The Department of Health could not provide any information for Makhanda or Makana, specifically.
No response was provided concerning the future of Temba Hospital.
The Lancet Commission Report on TB recommends:
- High-quality diagnostics and treatment for patients
“Invest first to ensure that high quality rapid diagnostics and treatment are provided to all individuals receiving care for tuberculosis, wherever they seek care.”
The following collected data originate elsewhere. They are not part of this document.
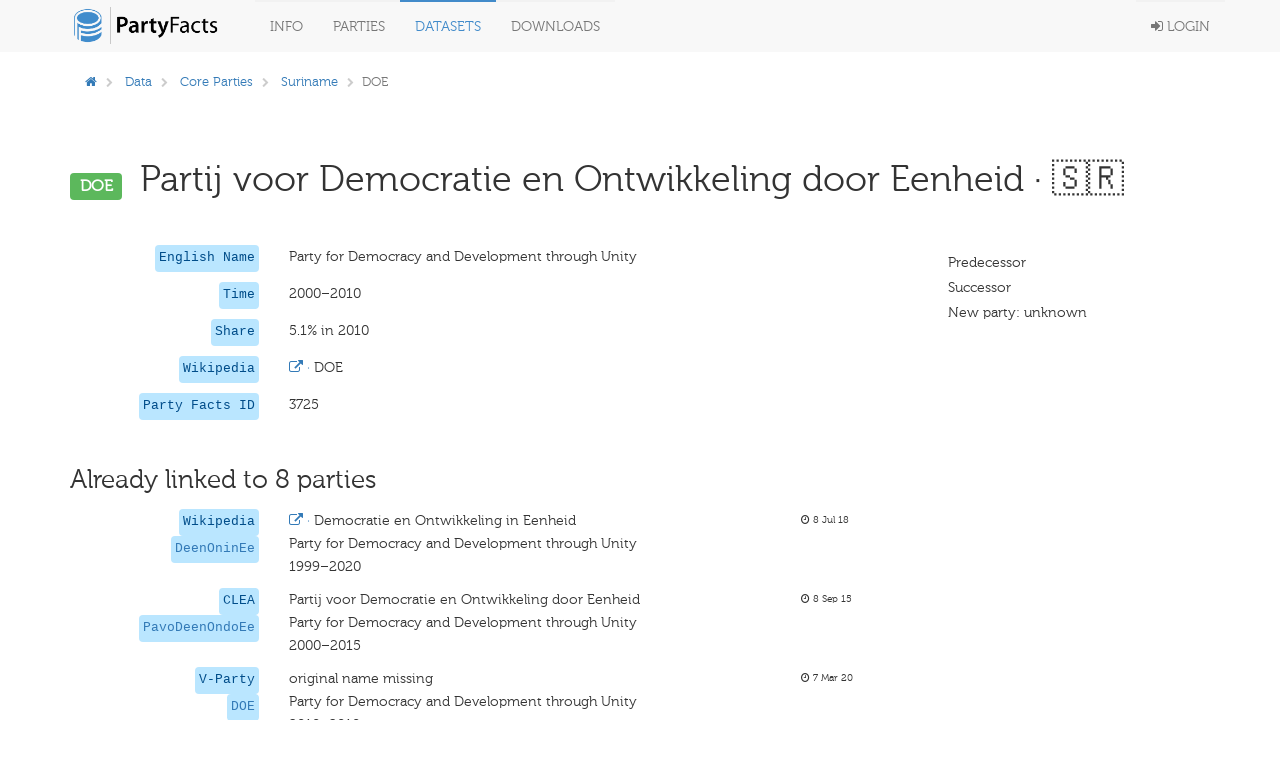

--- FILE ---
content_type: text/css; charset="utf-8"
request_url: https://partyfacts.herokuapp.com/static/css/application.min.css?v=103
body_size: 4096
content:
td.center,th.center{text-align:center}td.right,th.right{text-align:right}td.right-space,th.right-space{padding-right:16px;text-align:right}td.admin,th.admin{padding-left:16px}.uneditable-input,input,textarea{width:auto}.hero-unit h1{margin-bottom:5px}#id_honeypot{display:none}i.icon-black{color:#000}.hide,.js-hide{display:none}@font-face{font-family:museo_300;src:url(/static/fonts/museo_300.eot);src:url(/static/fonts/museo_300.eot?#iefix) format("embedded-opentype");src:url(/static/fonts/museo_300.woff) format("woff");src:url(/static/fonts/museo_300.ttf) format("truetype");font-weight:400;font-style:normal}@font-face{font-family:museo_slab_500;src:url(/static/fonts/museo_slab_500.eot);src:url(/static/fonts/museo_slab_500.eot?#iefix) format("embedded-opentype");src:url(/static/fonts/museo_slab_500.woff) format("woff");src:url(/static/fonts/museo_slab_500.ttf) format("truetype");font-weight:400;font-style:normal}h1,h2,h3,h4{font-family:museo_300;line-height:1.5em}h2,h3,h4{font-size:26px}h3,h4{font-size:20px}h4{font-size:16px}body{font-family:museo_300;line-height:1.7em}.bg-container{background-color:#f2f2f2}.navbar-default{border:none}.navbar-inner{background-color:#f2f2f2;background-image:none;background-repeat:no-repeat;filter:none}.navbar-buttons{margin-top:7px}.navbar .nav>li>a{text-transform:uppercase;border-top:2px solid #f2f2f2;font-family:museo_300;letter-spacing:0}.navbar .nav>li>a:hover{-o-transition:.5s;-ms-transition:.5s;-moz-transition:.5s;-webkit-transition:.5s;transition:.5s;color:#428bca}.navbar .nav>.active>a,.navbar .nav>.active>a:hover{background:0 0;color:#428bca;border-top:2px solid}.dropdown-menu>li>a:hover{background:#428bca;color:#fff}.main-logo{margin-top:-8px;margin-right:20px;width:150px}td.w30{width:30px}td.link-select{padding:21px 0 0 0}tr.h32{height:32px}tr.h40{height:40px}tr.h50{height:50px}.js-hide-v2{display:none}.js-show-v2{display:inline}th{text-align:left}td.num{text-align:right;padding:0 20px 0 0}td.snum{width:50px;text-align:right;padding:0 20px 0 0}.w200{width:200px}.w20{width:20px}.w40{width:40px}.w60{width:60px}.w150{width:150px}.w125{width:125px}.h50{height:50px}tr.separate{border-bottom:1px solid;border-color:#ccc}td.vvlarge{width:500px}td.vlarge{width:400px}td.large{width:300px;font-size:1em}td.medium{width:200px;font-size:1em}td.medsmall{width:50px}td.small{width:100px;font-size:1em}td.tiny{width:50px;font-size:1em}.center{text-align:center}.hint{opacity:.5}.h1-badge{font-size:16px;margin-right:8px}.row-separator{height:10px}.sep-bottom{margin-bottom:10px}.clickable:hover{color:#005580}.breadcrumb>li+li:before{content:"\f054\00a0";font-family:FontAwesome;font-size:10px}.breadcrumb{font-size:.9em;padding-top:0;background-color:#fff}ul.none{list-style-type:none;padding-left:0}.col2{columns:auto 2;-moz-columns:auto 2;-webkit-columns:auto 2}.col3{columns:auto 3;-moz-columns:auto 3;-webkit-columns:auto 3}.page-header{margin-top:10px;padding-bottom:9px;margin-bottom:20px;border-bottom:none}.button-small{font-size:8px}.button-medium{font-size:10px}.button-h1{float:left;display:block;vertical-align:middle;margin-top:13px;margin-left:30px}.button-h2{float:left;display:block;vertical-align:middle;margin-top:3px;margin-left:30px}.button-indicator{font-size:8px;font-weight:700;width:30px}.quote{background-color:#428bca;color:#fff;padding:10px 10px 10px 10px;margin-bottom:10px;font-weight:700;text-transform:uppercase;font-family:museo_300;font-size:20px}.quote-sm{font-size:16px}span.emph{color:#428bca}span.iga-sm{padding-right:3px;padding-left:3px}span.lemph{color:#a0a0a0}span.lemph2{font-size:10px}.text-black{color:#000}.btn-group-simple{background-color:inherit;color:#555;border-color:#ccc}.button-country{width:220px;margin-bottom:10px;margin-right:20px;text-align:left}.button-badge{text-shadow:none;margin-right:5px;background-color:#428bca}.item-div{padding-bottom:3px;margin-bottom:15px;border-bottom:1px solid;border-color:#ccc}p.item-firstline{margin-bottom:-2px}a.button-inactive:hover{background-color:none;background-image:none;cursor:default}code{color:#004d8a;background-color:#bae6ff}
- Outreach work to high-risk populations
“Reach people and populations at high risk for tuberculosis (such as household and other close contacts of people with tuberculosis, and people with HIV) and bring them into care.”
- Extensive research
“Increase investment to accelerate tuberculosis research and development and bring new diagnostics, therapeutic strategies, and vaccines to clinical practice to quickly end the pandemic.”
- Co-operation and co-responsibility across the globe for TB programmes
“Make investment in tuberculosis programmes a shared responsibility, increasing development assistance for tuberculosis according to the financial needs of individual low-income and middle-income countries.”
“Hold countries and key stakeholders accountable for progress made towards ending tuberculosis.”